--- Begin ---

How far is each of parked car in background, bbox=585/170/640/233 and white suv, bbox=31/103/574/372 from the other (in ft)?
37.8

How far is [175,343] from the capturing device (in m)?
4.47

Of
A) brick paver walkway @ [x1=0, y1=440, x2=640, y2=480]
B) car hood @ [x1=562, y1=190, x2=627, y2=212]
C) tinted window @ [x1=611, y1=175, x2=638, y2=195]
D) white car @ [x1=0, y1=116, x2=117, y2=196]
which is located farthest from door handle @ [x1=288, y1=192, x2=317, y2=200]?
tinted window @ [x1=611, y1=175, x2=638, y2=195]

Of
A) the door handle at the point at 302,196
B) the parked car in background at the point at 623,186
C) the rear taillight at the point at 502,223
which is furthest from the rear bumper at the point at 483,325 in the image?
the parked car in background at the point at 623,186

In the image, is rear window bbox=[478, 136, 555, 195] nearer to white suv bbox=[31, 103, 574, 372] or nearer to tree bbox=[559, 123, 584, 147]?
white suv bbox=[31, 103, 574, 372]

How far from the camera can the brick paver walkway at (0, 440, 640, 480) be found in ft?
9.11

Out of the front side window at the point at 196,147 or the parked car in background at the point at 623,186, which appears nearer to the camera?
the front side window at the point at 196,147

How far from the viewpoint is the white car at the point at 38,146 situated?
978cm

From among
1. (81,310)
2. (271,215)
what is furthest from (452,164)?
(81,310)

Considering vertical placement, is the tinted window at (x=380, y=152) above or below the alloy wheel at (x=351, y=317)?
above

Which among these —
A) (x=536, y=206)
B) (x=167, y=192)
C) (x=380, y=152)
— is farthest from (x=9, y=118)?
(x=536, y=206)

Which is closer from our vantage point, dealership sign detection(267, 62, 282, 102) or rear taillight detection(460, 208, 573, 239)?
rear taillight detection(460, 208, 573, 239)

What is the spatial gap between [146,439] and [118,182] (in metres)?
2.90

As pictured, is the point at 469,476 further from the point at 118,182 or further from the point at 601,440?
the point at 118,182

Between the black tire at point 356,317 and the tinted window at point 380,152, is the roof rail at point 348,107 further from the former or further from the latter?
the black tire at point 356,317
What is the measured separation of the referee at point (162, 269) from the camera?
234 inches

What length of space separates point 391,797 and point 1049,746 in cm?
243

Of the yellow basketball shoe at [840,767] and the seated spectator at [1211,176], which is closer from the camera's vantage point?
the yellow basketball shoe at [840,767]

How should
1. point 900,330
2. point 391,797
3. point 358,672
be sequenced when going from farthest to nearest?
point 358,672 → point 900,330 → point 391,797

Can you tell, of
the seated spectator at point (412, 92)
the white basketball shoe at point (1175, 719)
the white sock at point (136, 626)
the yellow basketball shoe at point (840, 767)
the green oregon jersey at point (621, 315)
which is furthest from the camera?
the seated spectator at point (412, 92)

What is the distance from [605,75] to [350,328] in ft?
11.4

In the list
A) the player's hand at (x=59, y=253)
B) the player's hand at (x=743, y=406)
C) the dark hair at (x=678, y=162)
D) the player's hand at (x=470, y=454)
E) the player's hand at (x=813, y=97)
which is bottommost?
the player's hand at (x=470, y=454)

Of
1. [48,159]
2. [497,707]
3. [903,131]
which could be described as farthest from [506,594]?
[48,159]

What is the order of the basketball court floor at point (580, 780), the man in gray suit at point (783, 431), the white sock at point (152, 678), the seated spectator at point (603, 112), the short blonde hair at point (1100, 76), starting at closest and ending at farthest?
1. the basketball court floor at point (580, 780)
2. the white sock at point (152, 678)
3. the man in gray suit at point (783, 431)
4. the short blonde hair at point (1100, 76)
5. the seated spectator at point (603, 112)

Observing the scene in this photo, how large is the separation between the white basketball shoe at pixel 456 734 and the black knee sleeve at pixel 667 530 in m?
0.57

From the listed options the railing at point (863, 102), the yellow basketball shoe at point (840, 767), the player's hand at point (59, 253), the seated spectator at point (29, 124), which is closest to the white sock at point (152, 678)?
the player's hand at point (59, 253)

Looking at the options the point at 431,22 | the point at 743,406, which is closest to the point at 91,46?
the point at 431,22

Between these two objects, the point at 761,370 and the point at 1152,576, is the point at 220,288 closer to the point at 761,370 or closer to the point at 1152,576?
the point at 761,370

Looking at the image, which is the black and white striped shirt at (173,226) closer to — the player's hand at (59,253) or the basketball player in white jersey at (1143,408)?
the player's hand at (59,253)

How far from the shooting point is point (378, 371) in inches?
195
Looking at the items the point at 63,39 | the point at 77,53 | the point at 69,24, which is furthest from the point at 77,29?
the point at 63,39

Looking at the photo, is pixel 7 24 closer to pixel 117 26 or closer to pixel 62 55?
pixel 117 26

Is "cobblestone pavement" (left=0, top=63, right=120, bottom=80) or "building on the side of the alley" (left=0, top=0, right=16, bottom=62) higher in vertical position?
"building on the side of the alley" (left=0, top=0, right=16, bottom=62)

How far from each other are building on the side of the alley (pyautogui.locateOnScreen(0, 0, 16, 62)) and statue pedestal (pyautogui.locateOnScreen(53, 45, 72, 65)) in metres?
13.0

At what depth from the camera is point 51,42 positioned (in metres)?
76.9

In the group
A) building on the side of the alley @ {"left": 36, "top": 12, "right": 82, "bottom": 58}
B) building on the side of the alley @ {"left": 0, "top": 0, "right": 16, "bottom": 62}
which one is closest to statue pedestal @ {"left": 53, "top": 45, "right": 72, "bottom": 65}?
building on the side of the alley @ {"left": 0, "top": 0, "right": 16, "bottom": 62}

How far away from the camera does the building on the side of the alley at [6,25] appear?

--- End ---

Output every line of the entries above as a JSON list of strings, one string per line, leaving out blank lines.

◆ **Task result**
[
  "How far is each of parked car in background, bbox=585/170/640/233 and white suv, bbox=31/103/574/372 from the other (in ft)?",
  "37.8",
  "How far is [175,343] from the capturing device (in m)?",
  "4.47",
  "Of",
  "A) brick paver walkway @ [x1=0, y1=440, x2=640, y2=480]",
  "B) car hood @ [x1=562, y1=190, x2=627, y2=212]",
  "C) tinted window @ [x1=611, y1=175, x2=638, y2=195]",
  "D) white car @ [x1=0, y1=116, x2=117, y2=196]",
  "which is located farthest from door handle @ [x1=288, y1=192, x2=317, y2=200]?",
  "tinted window @ [x1=611, y1=175, x2=638, y2=195]",
  "Of",
  "A) the door handle at the point at 302,196",
  "B) the parked car in background at the point at 623,186",
  "C) the rear taillight at the point at 502,223",
  "which is furthest from the rear bumper at the point at 483,325 in the image?",
  "the parked car in background at the point at 623,186",
  "In the image, is rear window bbox=[478, 136, 555, 195] nearer to white suv bbox=[31, 103, 574, 372] or nearer to tree bbox=[559, 123, 584, 147]?",
  "white suv bbox=[31, 103, 574, 372]",
  "How far from the camera can the brick paver walkway at (0, 440, 640, 480) be found in ft?",
  "9.11",
  "Out of the front side window at the point at 196,147 or the parked car in background at the point at 623,186, which appears nearer to the camera?",
  "the front side window at the point at 196,147",
  "How far from the viewpoint is the white car at the point at 38,146 situated?",
  "978cm",
  "From among",
  "1. (81,310)",
  "2. (271,215)",
  "what is furthest from (452,164)?",
  "(81,310)",
  "Considering vertical placement, is the tinted window at (x=380, y=152) above or below the alloy wheel at (x=351, y=317)?",
  "above",
  "Which among these —",
  "A) (x=536, y=206)",
  "B) (x=167, y=192)",
  "C) (x=380, y=152)",
  "— is farthest from (x=9, y=118)?",
  "(x=536, y=206)",
  "Which is closer from our vantage point, dealership sign detection(267, 62, 282, 102) or rear taillight detection(460, 208, 573, 239)?",
  "rear taillight detection(460, 208, 573, 239)",
  "What is the spatial gap between [146,439] and [118,182] (in metres)?",
  "2.90",
  "As pictured, is the point at 469,476 further from the point at 118,182 or further from the point at 601,440?",
  "the point at 118,182",
  "Between the black tire at point 356,317 and the tinted window at point 380,152, is the roof rail at point 348,107 further from the former or further from the latter?",
  "the black tire at point 356,317",
  "What is the measured separation of the referee at point (162, 269) from the camera?",
  "234 inches",
  "What length of space separates point 391,797 and point 1049,746 in cm?",
  "243",
  "Of the yellow basketball shoe at [840,767] and the seated spectator at [1211,176], which is closer from the camera's vantage point?",
  "the yellow basketball shoe at [840,767]",
  "How should",
  "1. point 900,330",
  "2. point 391,797",
  "3. point 358,672",
  "be sequenced when going from farthest to nearest?",
  "point 358,672 → point 900,330 → point 391,797",
  "Can you tell, of",
  "the seated spectator at point (412, 92)",
  "the white basketball shoe at point (1175, 719)",
  "the white sock at point (136, 626)",
  "the yellow basketball shoe at point (840, 767)",
  "the green oregon jersey at point (621, 315)",
  "which is furthest from the camera?",
  "the seated spectator at point (412, 92)",
  "What is the distance from [605,75] to [350,328] in ft?",
  "11.4",
  "In the list",
  "A) the player's hand at (x=59, y=253)",
  "B) the player's hand at (x=743, y=406)",
  "C) the dark hair at (x=678, y=162)",
  "D) the player's hand at (x=470, y=454)",
  "E) the player's hand at (x=813, y=97)",
  "which is bottommost?",
  "the player's hand at (x=470, y=454)",
  "Of",
  "1. [48,159]",
  "2. [497,707]",
  "3. [903,131]",
  "which could be described as farthest from [506,594]?",
  "[48,159]",
  "What is the order of the basketball court floor at point (580, 780), the man in gray suit at point (783, 431), the white sock at point (152, 678), the seated spectator at point (603, 112), the short blonde hair at point (1100, 76), starting at closest and ending at farthest?",
  "1. the basketball court floor at point (580, 780)",
  "2. the white sock at point (152, 678)",
  "3. the man in gray suit at point (783, 431)",
  "4. the short blonde hair at point (1100, 76)",
  "5. the seated spectator at point (603, 112)",
  "Observing the scene in this photo, how large is the separation between the white basketball shoe at pixel 456 734 and the black knee sleeve at pixel 667 530 in m?",
  "0.57",
  "From the listed options the railing at point (863, 102), the yellow basketball shoe at point (840, 767), the player's hand at point (59, 253), the seated spectator at point (29, 124), which is closest to the white sock at point (152, 678)?",
  "the player's hand at point (59, 253)",
  "Looking at the options the point at 431,22 | the point at 743,406, which is closest to the point at 91,46?",
  "the point at 431,22",
  "Between these two objects, the point at 761,370 and the point at 1152,576, is the point at 220,288 closer to the point at 761,370 or closer to the point at 1152,576?",
  "the point at 761,370",
  "Looking at the image, which is the black and white striped shirt at (173,226) closer to — the player's hand at (59,253) or the basketball player in white jersey at (1143,408)?",
  "the player's hand at (59,253)",
  "How far from the shooting point is point (378, 371) in inches?",
  "195",
  "Looking at the items the point at 63,39 | the point at 77,53 | the point at 69,24, which is furthest from the point at 77,29?",
  "the point at 63,39",
  "Looking at the photo, is pixel 7 24 closer to pixel 117 26 or closer to pixel 62 55?",
  "pixel 117 26",
  "Is \"cobblestone pavement\" (left=0, top=63, right=120, bottom=80) or \"building on the side of the alley\" (left=0, top=0, right=16, bottom=62) higher in vertical position?",
  "\"building on the side of the alley\" (left=0, top=0, right=16, bottom=62)",
  "How far from each other are building on the side of the alley (pyautogui.locateOnScreen(0, 0, 16, 62)) and statue pedestal (pyautogui.locateOnScreen(53, 45, 72, 65)) in metres?",
  "13.0",
  "At what depth from the camera is point 51,42 positioned (in metres)?",
  "76.9",
  "In the group",
  "A) building on the side of the alley @ {\"left\": 36, \"top\": 12, \"right\": 82, \"bottom\": 58}",
  "B) building on the side of the alley @ {\"left\": 0, \"top\": 0, \"right\": 16, \"bottom\": 62}",
  "which one is closest to statue pedestal @ {\"left\": 53, \"top\": 45, \"right\": 72, \"bottom\": 65}?",
  "building on the side of the alley @ {\"left\": 0, \"top\": 0, \"right\": 16, \"bottom\": 62}",
  "How far away from the camera does the building on the side of the alley at [6,25] appear?"
]